Title: Fused Partitioned Regression for Clinical and Omics Data
Version: 1.0.1
Description: Fit (generalized) linear regression models in each leaf node of a tree. The tree is constructed using clinical variables only. The linear regression models are constructed using (high-dimensional) omics variables only. The leaf-node-specific regression models are estimated using the penalized likelihood including a standard ridge (L2) penalty and a fusion penalty that links the leaf-node-specific regression models to one another. The intercepts of the leaf nodes reflect the effects of the clinical variables and are left unpenalized. The tree, fitted with the clinical variables only, should be constructed outside of the package with the 'rpart' 'R' package. See Goedhart and others (2024) <doi:10.48550/arXiv.2411.02396> for details on the method.
License: GPL (≥ 3)
Encoding: UTF-8
RoxygenNote: 7.3.2
Imports: Matrix, splitTools, survival, treeClust
Suggests: rpart
NeedsCompilation: no
Packaged: 2025-07-07 16:52:44 UTC; P072713
Author: Jeroen M. Goedhart ORCID iD [aut, cre, cph], Wessel N. van Wieringen [aut] (Author of 'porridge' 'R' package, from which many functionalities have been adopted), Thomas Klausch [ths], Mark A. van de Wiel [ths], Hanarth Fonds [fnd]
Maintainer: Jeroen M. Goedhart <jeroengoed@gmail.com>
Repository: CRAN
Date/Publication: 2025-07-11 12:30:10 UTC

Create balanced cross-validation folds for hyperparameter tuning

Description

Constructs repeated K-fold cross-validation folds, balanced with respect to the fitted tree structure and outcome (if applicable). The folds contain only the test sample indices. This function is useful for tuning penalty parameters in the fusedTree model.

Usage

CVfoldsTree(Y, Tree, Z, model = NULL, kfold = 5, nrepeat = 3)

Arguments

Y

The response variable. Should be:

  • Numeric (for linear regression),

  • Binary (encoded as 0 and 1, for logistic regression),

  • A survival object created using Surv() (for Cox regression).

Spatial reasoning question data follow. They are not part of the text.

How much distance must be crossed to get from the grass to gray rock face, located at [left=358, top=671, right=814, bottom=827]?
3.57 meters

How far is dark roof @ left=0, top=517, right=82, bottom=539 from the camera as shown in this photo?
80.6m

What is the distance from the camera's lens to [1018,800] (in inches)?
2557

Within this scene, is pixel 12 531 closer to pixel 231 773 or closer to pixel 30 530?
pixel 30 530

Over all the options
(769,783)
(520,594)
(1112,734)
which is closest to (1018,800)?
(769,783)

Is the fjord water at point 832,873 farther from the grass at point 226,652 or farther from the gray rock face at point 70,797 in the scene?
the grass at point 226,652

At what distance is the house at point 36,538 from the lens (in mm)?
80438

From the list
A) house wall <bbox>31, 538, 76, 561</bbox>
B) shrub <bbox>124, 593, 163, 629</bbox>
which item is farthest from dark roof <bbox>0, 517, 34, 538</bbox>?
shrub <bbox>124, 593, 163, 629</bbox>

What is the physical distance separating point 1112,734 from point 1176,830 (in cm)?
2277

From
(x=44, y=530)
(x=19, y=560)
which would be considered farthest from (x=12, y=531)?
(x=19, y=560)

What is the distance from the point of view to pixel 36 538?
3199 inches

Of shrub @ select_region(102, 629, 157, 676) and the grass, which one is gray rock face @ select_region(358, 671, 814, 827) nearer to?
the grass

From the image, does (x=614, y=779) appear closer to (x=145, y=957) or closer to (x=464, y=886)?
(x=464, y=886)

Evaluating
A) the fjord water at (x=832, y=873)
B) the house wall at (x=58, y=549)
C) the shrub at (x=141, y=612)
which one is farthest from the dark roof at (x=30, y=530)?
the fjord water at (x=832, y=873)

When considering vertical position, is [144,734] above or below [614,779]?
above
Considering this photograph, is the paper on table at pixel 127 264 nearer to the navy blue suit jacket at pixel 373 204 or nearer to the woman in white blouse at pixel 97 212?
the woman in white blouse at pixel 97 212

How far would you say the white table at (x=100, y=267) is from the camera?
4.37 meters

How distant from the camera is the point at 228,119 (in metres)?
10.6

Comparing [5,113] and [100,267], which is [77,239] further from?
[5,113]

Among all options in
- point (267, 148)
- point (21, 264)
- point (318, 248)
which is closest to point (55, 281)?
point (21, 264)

Only right-censored survival data is currently supported.

Tree

A fitted decision tree, typically created using rpart. Trees fitted with other packages (e.g., partykit) may be supported in future versions.

Z

A data.frame of clinical variables used to fit the tree. This is used to determine node membership for balancing folds.

model

Character. Specifies the type of outcome model. Must be one of: "linear", "logistic", or "cox".

kfold

Integer. Number of folds K for cross-validation. Defaults to 5.

nrepeat

Integer. Number of times the K-fold cross-validation is repeated. Defaults to 3.

Details

For binary and survival outcomes, the function ensures that the proportion of cases vs. controls (or events vs. censored observations) remains relatively constant across folds. In addition, samples are balanced across the leaf nodes of the fitted tree to ensure consistency in node composition between folds.

Value

A list of length kfold × nrepeat, where each element contains the test indices for a specific fold. These indices can be used to systematically split the data during cross-validation.

Examples

p = 5 # number of omics variables (low for illustration)
p_Clin = 5 # number of clinical variables
N = 100 # sample size
# simulate from Friedman-like function
g <- function(z) {
  15 * sin(pi * z[,1] * z[,2]) + 10 * (z[,3] - 0.5)^2 + 2 * exp(z[,4]) + 2 * z[,5]
}
Z <- as.data.frame(matrix(runif(N * p_Clin), nrow = N))
X <- matrix(rnorm(N * p), nrow = N)            # omics data
betas <- c(1,-1,3,4,2)                         # omics effects
Y <- g(Z) + X %*% betas + rnorm(N)             # continuous outcome
Y <- as.vector(Y)
dat = cbind.data.frame(Y, Z) #set-up data correctly for rpart
rp <- rpart::rpart(Y ~ ., data = dat,
                   control = rpart::rpart.control(xval = 5, minbucket = 10),
                   model = TRUE)
cp = rp$cptable[,1][which.min(rp$cptable[,4])] # best model according to pruning
Treefit <- rpart::prune(rp, cp = cp)
plot(Treefit)
folds <- CVfoldsTree(Y = Y, Tree = Treefit, Z = Z, model = "linear")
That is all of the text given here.